## Reading passage

Presumably refusing to censor things that the government there wanted censored? AIUI most of the rest of the world doesn't have our legal prohibitions against the government doing that.
No need to presume: you can read the article. "dissemination of defamatory fake news and another probe over possible obstruction, incitement and criminal organization."
Anyone who accuses X of hosting disinformation and fake news will 100% win in court. It’s at least 75%of the content I see when I dare to go to the “for you” algo feed.
Obviously there's a lot more detail in all the prosecutions and investigations. Most, or all of it, should be publicly available if you really care to understand the problem.
Laws have been broken, and this is the justice system's reaction to that. This is not censorship. Brazil (and most of the world) don't subscribe to the idea that freedom of expression and freedom of press are unbound.
This is censorship. Just because it's being done within a legal framework doesn't mean it's not censorship. The Brazilian people will have to decide whether they want their judiciary to have such excessive control over freedom of expression.
The rest of the world should subscribe to the idea that freedom of expression and freedom of expression are (nearly) unbound. The USA is the only major country which gets this right.

[Spatial relation data]
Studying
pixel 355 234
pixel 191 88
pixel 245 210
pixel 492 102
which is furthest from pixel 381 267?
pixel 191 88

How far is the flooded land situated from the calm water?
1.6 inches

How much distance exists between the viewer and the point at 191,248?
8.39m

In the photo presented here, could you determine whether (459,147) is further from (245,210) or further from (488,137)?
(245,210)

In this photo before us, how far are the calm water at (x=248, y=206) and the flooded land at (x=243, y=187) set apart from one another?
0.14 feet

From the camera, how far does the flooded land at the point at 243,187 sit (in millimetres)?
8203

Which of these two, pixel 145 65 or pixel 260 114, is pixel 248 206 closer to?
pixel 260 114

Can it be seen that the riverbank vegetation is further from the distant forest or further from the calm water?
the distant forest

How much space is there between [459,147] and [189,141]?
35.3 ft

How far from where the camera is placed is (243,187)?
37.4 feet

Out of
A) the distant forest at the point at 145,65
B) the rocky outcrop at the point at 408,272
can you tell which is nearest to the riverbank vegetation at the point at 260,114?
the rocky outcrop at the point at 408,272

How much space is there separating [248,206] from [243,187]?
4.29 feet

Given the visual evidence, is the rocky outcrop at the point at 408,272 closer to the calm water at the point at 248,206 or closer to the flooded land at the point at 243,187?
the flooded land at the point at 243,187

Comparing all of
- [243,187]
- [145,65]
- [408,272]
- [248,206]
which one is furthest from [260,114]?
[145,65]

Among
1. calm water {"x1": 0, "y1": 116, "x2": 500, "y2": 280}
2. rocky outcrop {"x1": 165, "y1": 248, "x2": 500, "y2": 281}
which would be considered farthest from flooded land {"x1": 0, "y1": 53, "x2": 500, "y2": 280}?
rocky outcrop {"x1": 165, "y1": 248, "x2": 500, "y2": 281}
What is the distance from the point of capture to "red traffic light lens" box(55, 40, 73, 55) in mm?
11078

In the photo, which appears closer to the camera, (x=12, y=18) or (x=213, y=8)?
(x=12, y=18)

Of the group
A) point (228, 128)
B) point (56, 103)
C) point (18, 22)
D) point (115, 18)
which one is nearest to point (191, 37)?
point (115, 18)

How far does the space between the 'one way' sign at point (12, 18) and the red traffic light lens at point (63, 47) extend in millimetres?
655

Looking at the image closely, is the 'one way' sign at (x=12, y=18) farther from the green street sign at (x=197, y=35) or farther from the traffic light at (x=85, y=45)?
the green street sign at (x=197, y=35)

...

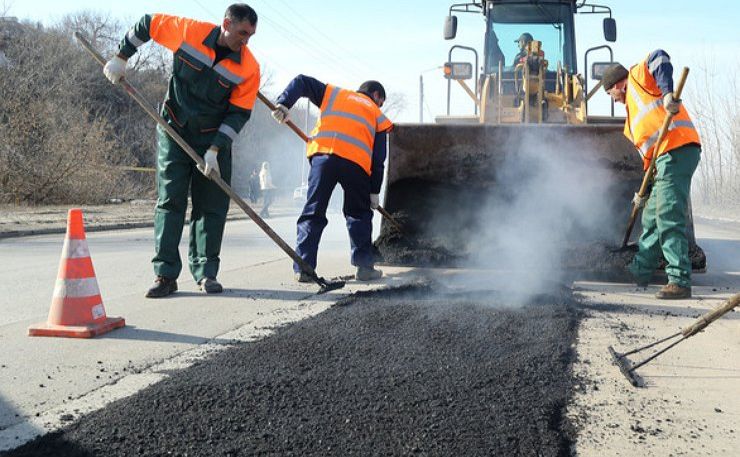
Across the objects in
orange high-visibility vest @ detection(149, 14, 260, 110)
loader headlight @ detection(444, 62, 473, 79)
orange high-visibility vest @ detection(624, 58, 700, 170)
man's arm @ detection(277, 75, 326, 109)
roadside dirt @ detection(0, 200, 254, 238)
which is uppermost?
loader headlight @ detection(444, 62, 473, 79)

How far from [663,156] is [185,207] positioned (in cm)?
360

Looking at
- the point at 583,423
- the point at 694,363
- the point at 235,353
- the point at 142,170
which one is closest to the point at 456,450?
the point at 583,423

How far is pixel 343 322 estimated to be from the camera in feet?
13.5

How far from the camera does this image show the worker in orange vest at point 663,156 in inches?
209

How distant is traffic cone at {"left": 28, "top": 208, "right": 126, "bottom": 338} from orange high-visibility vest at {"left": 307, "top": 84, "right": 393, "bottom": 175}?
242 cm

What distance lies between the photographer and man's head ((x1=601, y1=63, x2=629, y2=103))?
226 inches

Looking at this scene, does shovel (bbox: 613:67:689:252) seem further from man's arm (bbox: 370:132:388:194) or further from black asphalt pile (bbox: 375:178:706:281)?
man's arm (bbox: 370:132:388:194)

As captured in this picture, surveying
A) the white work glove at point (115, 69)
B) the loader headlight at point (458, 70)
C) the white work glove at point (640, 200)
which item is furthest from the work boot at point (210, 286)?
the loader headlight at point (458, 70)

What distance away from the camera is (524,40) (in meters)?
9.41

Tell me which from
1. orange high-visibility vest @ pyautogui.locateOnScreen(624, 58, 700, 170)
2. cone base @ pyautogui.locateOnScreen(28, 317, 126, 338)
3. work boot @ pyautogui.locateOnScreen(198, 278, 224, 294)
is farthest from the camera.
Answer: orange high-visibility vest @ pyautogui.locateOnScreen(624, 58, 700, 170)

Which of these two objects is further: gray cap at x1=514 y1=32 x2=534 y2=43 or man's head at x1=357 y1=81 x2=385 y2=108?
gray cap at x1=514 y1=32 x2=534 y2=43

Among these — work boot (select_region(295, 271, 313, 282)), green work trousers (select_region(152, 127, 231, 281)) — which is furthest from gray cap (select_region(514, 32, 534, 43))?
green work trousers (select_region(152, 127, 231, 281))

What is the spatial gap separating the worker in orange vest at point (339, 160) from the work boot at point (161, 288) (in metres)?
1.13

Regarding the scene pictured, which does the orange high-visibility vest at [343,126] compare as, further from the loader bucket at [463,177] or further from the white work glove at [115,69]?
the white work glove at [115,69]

## Objectives
- 1) In the thread about censorship in Brazil, which country is called the only major one that gets freedom of expression right?
- 2) Write the next portion of the thread about censorship in Brazil, picking up after its final comment.

## Answers given
- 1) The USA.

- 2)
> The Brazilian people will have to decide whether they want their judiciary to have such excessive control over freedom of expression.
This is a very loaded comment, full of personal opinions. Which is fine, but let's not pretend it's factual truth.
In any case, we have. At least within the limits of our USA-inspired representative democracy. Federal law goes through 3 houses of elected representatives: the National Congress, the Senate and the Union Executive.
The Constitution goes through even more scrutiny.
> The rest of the world should
More personal opinions. Which, again, is fine. But it's not factual truth.
> The USA is the only major country which gets this right
I think this says it all. We have very little common basis for discussion. I would say the USA is the main major country that gets the _most_ things wrong.
When any party, either government or private, blocks free expression then that is literally censorship. It might be legally or morally justified in some circumstances, but it is still censorship.
Words mean things. You don't get to redefine words to support your argument.
Sure but you'd also have to define free expression.
Article 10 of the Human Rights Act [0] says:
> 2. The exercise of these freedoms, since it carries with it duties and responsibilities, may be subject to such formalities, conditions, restrictions or penalties as are prescribed by law and are necessary in a democratic society, in the interests of national security, territorial disorder or crime, for the protection of health or morals, for the protection of the reputation or rights of others, for preventing the disclosure of information received in confidence, or for maintaining the authority and impartiality of the judiciary.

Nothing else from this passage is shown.